Eu prestei ainda mais atenção na conversa. Amigos virtuais? Qual é, essa menina era eu há 15 anos.
Ele pegou a mão dela, e disse que se ela queria saber mesmo a verdade era para ela parar de gritar por que todos olhavam para eles e estava ficando encabulado. Todos pararam de olhar e acho que só eu os observava. Ele disse que estava apaixonado por ela desde o primeiro dia que eles se conheceram, eram tão diferentes externamente, como o estilo de vida e as oportunidades, mas os sentimentos, as vontades e a filosofia de vida eram praticamente a mesma, ele ainda disse que quando a viu naquele dia seus olhos verdes penetraram no coração já seduzido, e ele não parava de pensar um minuto nela desde o dia que se conheceram, mas que começou namorar essa menina e... Houve um silêncio e ela perguntou se ele tinha se apaixonado por ela, já que ela era de carne e osso e ela era quase virtual, ele disse que não, gaguejou um pouco e disse "é só que ela..." Nesse instante passou um carro entre nós e eu não consegui ouvir o que ele disse, só vi depois que ela ficou meio chocada, mas disse que por isso ela podia dizer que também gostava dele, desde sempre, mas que entendia que por enquanto não podiam ficar juntos, mas que não aceitava ficar longe dele sendo sua amiga, e também por que ele estava precisando de ajuda.
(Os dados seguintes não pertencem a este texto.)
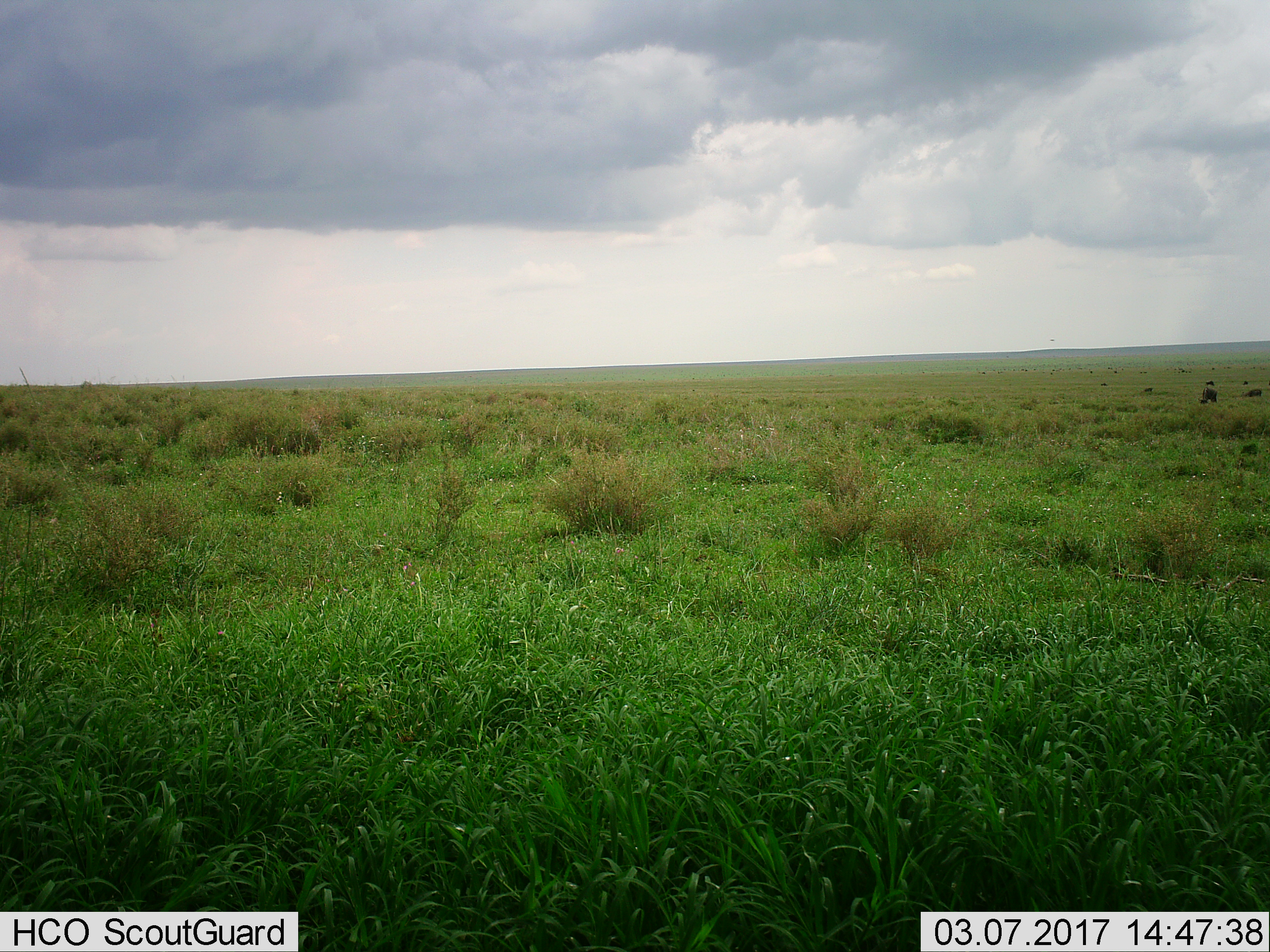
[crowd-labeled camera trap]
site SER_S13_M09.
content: unidentified animal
Ele beijou sua mão e sua bochecha, se abraçaram e saíram em direção ao ponto de ônibus.
Nenhum carro passou enquanto eles conversavam, a rua era mesmo meio deserta, eu me perguntei o que será que ele disse pra ela, será que a namorada dele era uma doente e iria morrer logo? Ou será que ela era doente mental e podia matá-lo se terminassem? Ou será que os pais deles obrigaram a se casar mesmo estando no século XXI?! E se ela estivesse grávida e estivesse vivendo sob pressão?! No meu caso, há 15 anos, o menino que eu conversava virtualmente, não foi meu amigo na vida real, por que não tivemos oportunidade de nos encontrar, o único amigo real em comum não nos ajudava muito e sempre tinha algum problema pra nos ver. E acabei mudando de cidade e até nos falamos um pouco via internet, mas não nos vimos nunca.
Ainda desconfio que o menino não gostava de mim, de conversar comigo, de vez em quando penso que ele não foi com minha cara, mas essa é uma eterna dúvida, como a dúvida do que o moreno, dos cabelos lisos, disse pra ruiva, dos olhos verdes, que a fez confessar que gostava dele também e mudar todo o rumo da história, fez ele sorrir e até consegui perceber que o sorriso do menino não era tão bonito quanto o dela, mas era bonito. Talvez o destino seja mesmo inexorável e tudo esteja escrito em algum lugar, talvez nas nossas próprias atitudes.
Inexorável – que não se deixa aplacar, inflexível.
Esse texto pertence à ficção. Todos os personagens e situações são de um mundo fantástico criado pela autora.